In response to the financial strains on individuals and families caused by the COVID-19 pandemic and in light of promising projections for the future of the endowment, Grinnell College financial aid packages will no longer expect students to take out loans. Instead, the College is increasing scholarships to cover the portion of tuition that would have been paid by a College loan. President Anne Harris announced the change, which is anticipated to cost $5 million a year, in an email on Nov. 17.
The money for the additional scholarships will come from returns on the College’s endowment, based on a five-year projection of world markets which, despite the hardships faced by individuals, are thriving. “The Main Street economy and the Wall Street economy are kind of doing two different things,” Harris said. “We are taking advantage of the fact that the endowment is doing well.”
Harris emphasized the importance of the pandemic in the decision to go no-loan. “The pandemic just made the need to respond to what families were going through that much more up-front, that much more urgent,” she said.
The change doesn’t mean no one will graduate with student loans, since students can still pay a portion of what Grinnell considers the expected family contribution with loans taken out from federal lenders or the College’s Office of Financial Aid. But it does mean that no student should have to take out loans in order to graduate.
A Grinnell College financial aid package has several parts: there’s need- and/or merit-based aid in the form of grants, work/study, the expected family contribution (which is what the College expects families to pay based on the Federal Application for Student Aid) and then — at least until fall 2021 — loans.
In Spring 2020, Grinnell College spent over $10 million on what Harris calls a “mosaic” of programs to help students due to the pandemic: there was a technology initiative, a food and utility relief fund and of course the COVID-19 grant given to all students. “That’s how the no-loan [initiative] came to be,” Harris said. “All the money that was funneled into all these different things now gets put to taking loans out of the equation.”
“The Main Street economy and the Wall Street economy are kind of doing two different things. We are taking advantage of the fact that the endowment is doing well.” – Grinnell College President Anne Harris
“This incremental approach was necessary to meet immediate needs that emerged from the pandemic but with more time to plan, we realized that the no-loan initiative would address the burden most often felt and conveyed by students with need-based financial aid — debt,” said Joe Bagnoli, Dean of Enrollment and Financial Aid in an email to The S&B.
“We are very fortunate to have the College leadership and the resources to be able to continually do everything we can to make sure that the Grinnell experience is affordable and accessible for students who want to be here and for whom it’s the right place,” said David Maxwell, Chair of the Grinnell College Board of Trustees. “At the risk of sounding trite, this country needs more Grinnell alums.”

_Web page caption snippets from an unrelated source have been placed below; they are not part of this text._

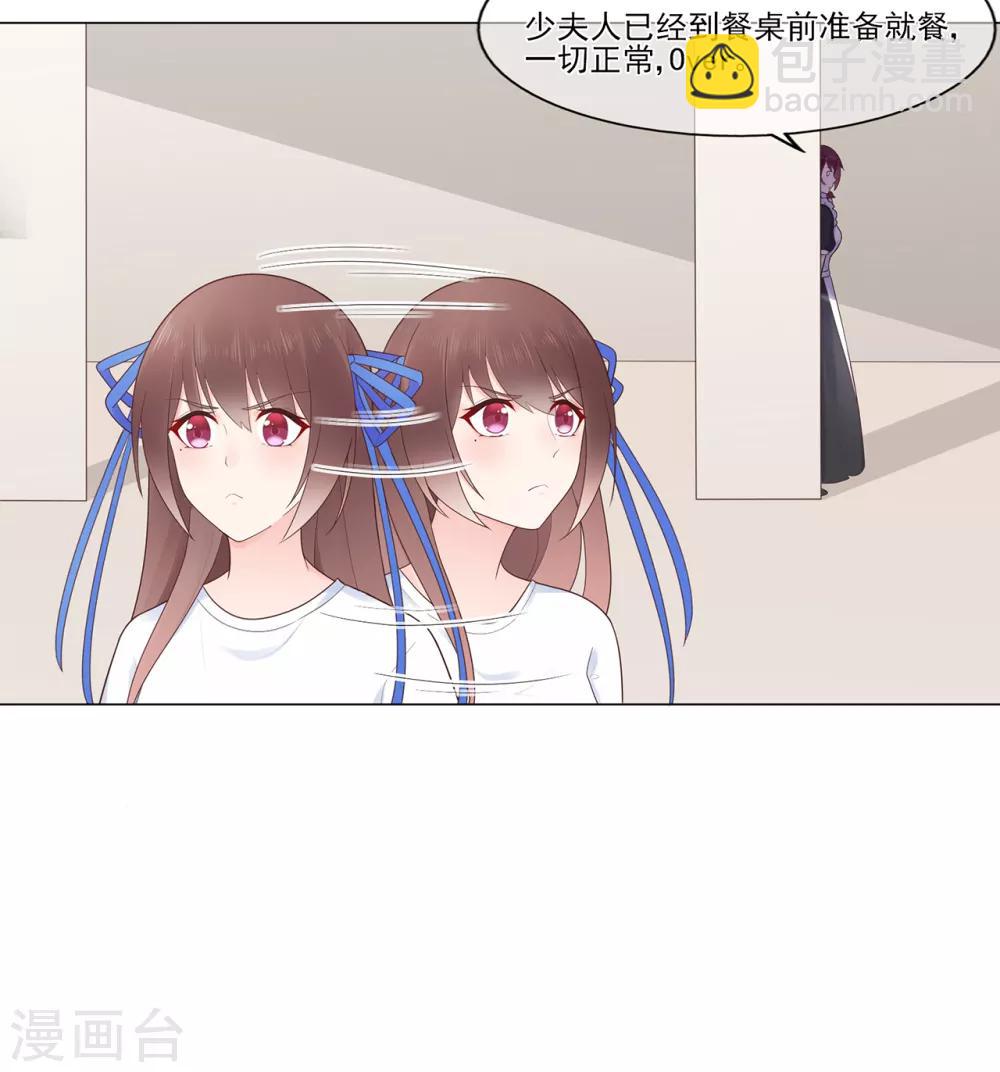 《星动甜妻夏小星》第99话 无法触碰的曾经 第4页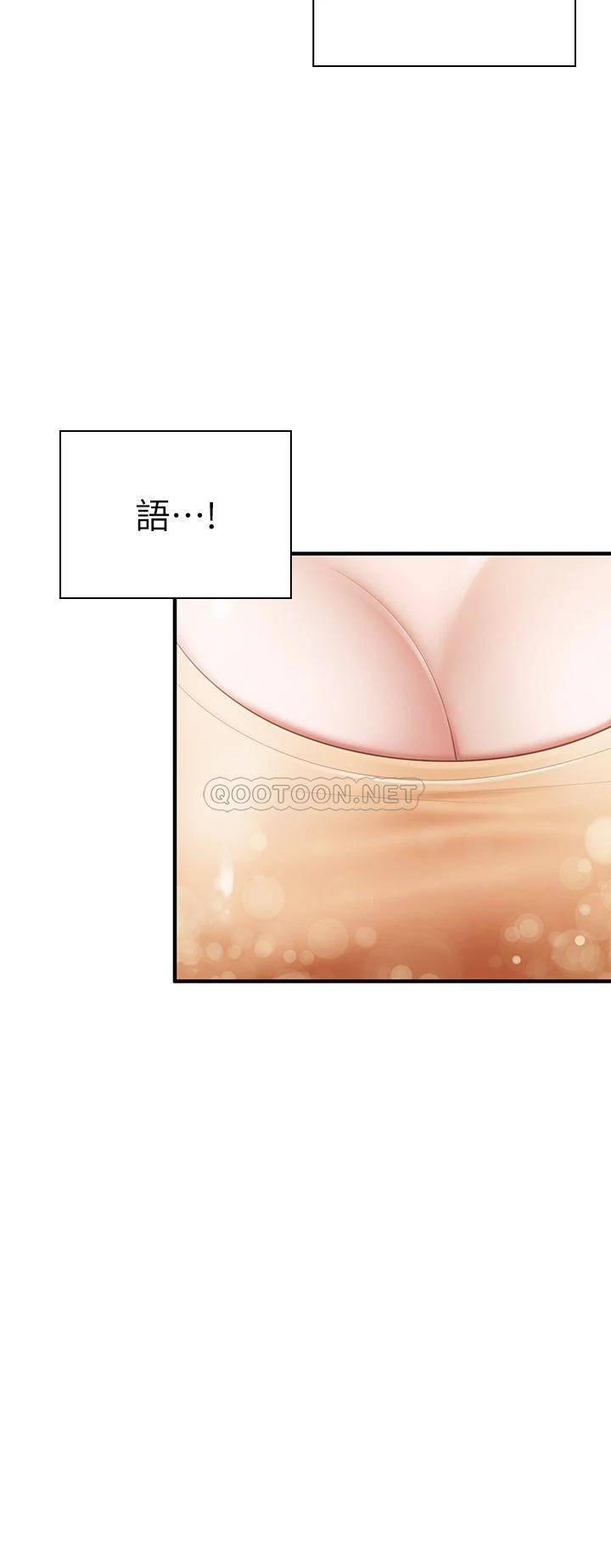 [韩国漫画] 亲子餐厅的妈妈们 剧情,熟女人妻,巨乳大奶#[40P]-23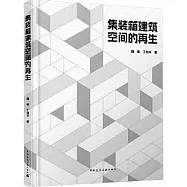 集裝箱建築空間的再生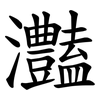 灎 灎
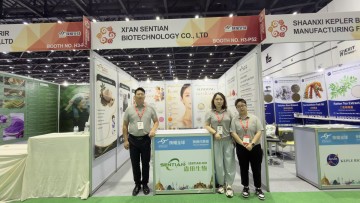 Xi'an Sentian Biotechnology Video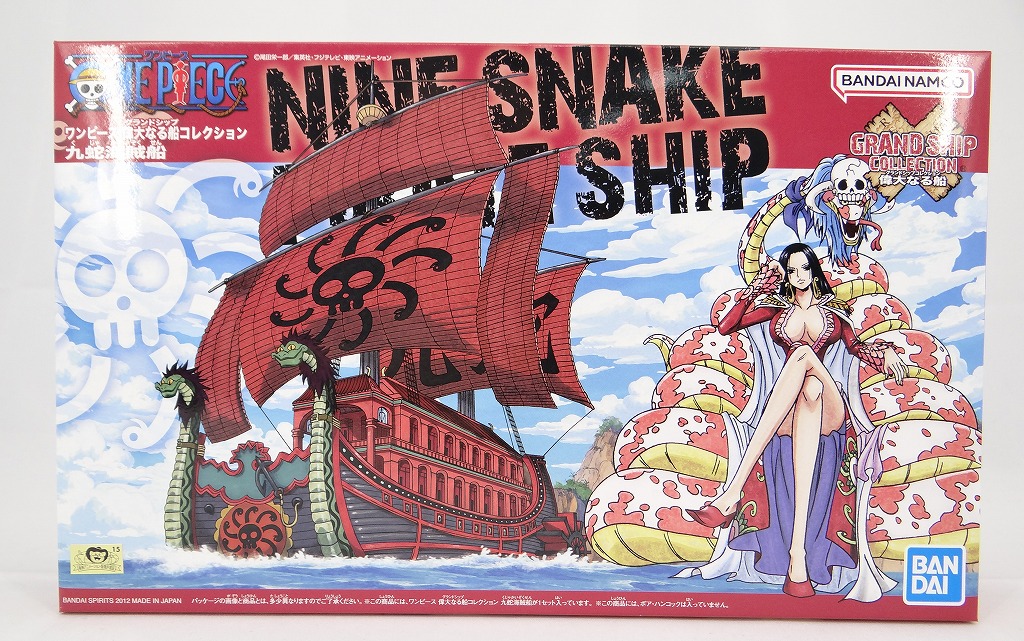 偉大なる船コレクション 06 九蛇海賊船 (バンダイスピリッツ版)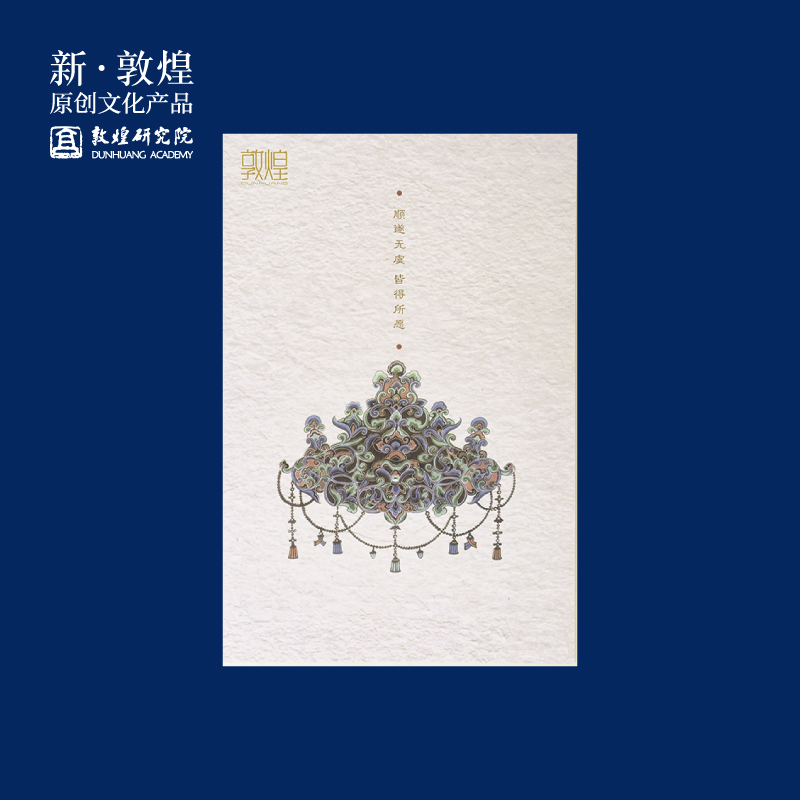 Dunhuang Exquisite Postcards & Chinese Artistic Gifts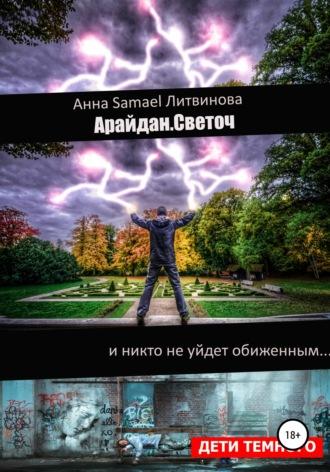 Арайдан. Светоч, audiobook Анны Литвиновой. ISDN63416436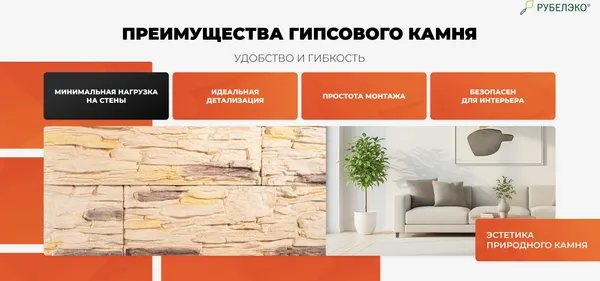 Изображение товара Декоративный камень гипсовый РуБелЭко Афины 3 А3кор Виброформованный (коричневый)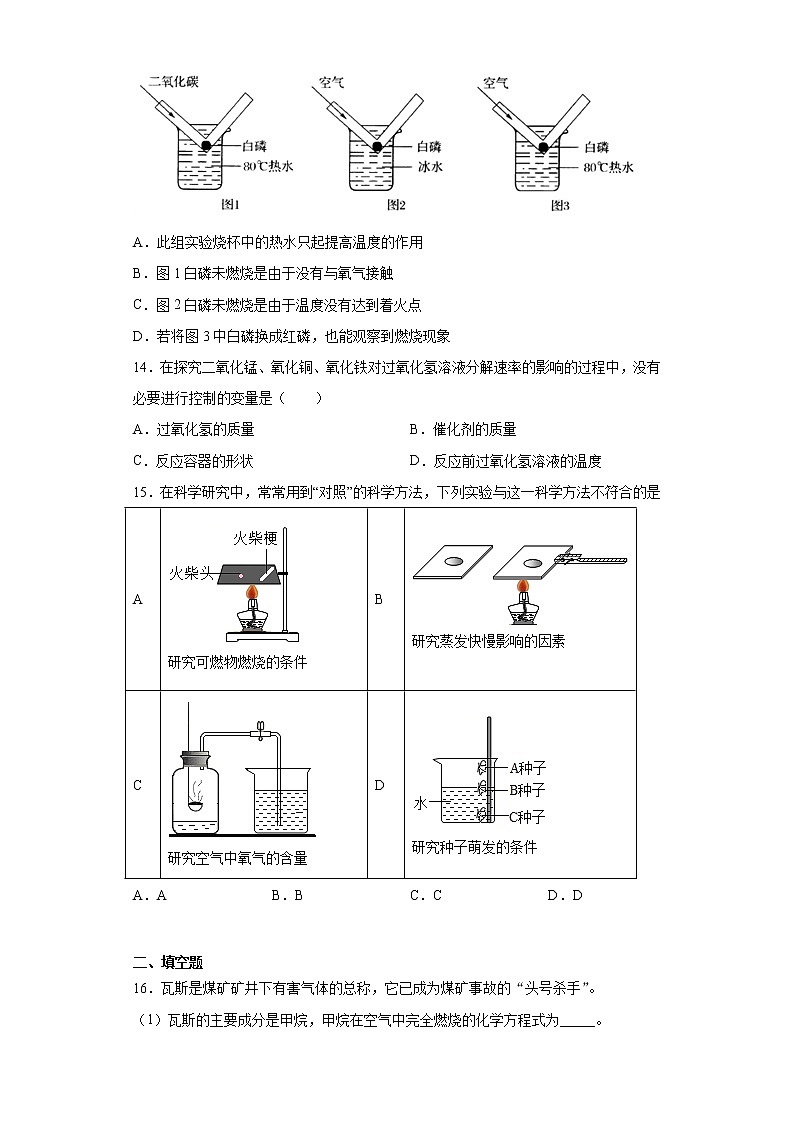 2020-2021学年九年级化学人教版上册第七单元《燃料及其利用》测试题（含答案）第3页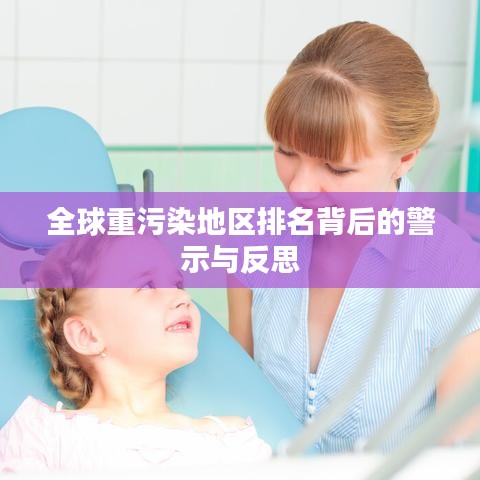 全球重污染地區(qū)排名背后的警示與反思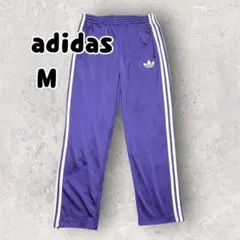 adidas アディダス ファイヤーバード トラックパンツ パープル M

How did administration know that debt was a source of stress? Well, the Task Force on Student Financial Support and Success, established in March 2019, did surveys. And students advocated. “While I can’t point to specific advocacy for a no-loan program, there is a ton of advocacy for relieving financial stress,” Harris said. In the immediate aftermath of the student evacuation of campus due to COVID-19, alums gave students financial support by creating the Support Our Students (SOS) Fund, which went from an original $100,000 technology-related fundraising initiative to garner over $300,000 to support students.
“At the risk of sounding trite, this country needs more Grinnell alums.” – Chair of the Grinnell College Board of Trustees David Maxwell
Going loan-free will likely make Grinnell more attractive to prospective students. The College isn’t unique in making the change, but it now belongs to a small group of elite institutions, including several Ivy League universities, Amherst and Pomona Colleges, among others, that have done so.
The decision came out after the Nov. 1 Early Decision application deadline for Fall 2021 (for which, according to Harris, an increased number of students applied compared to last year), but prospective students can apply until Jan. 15.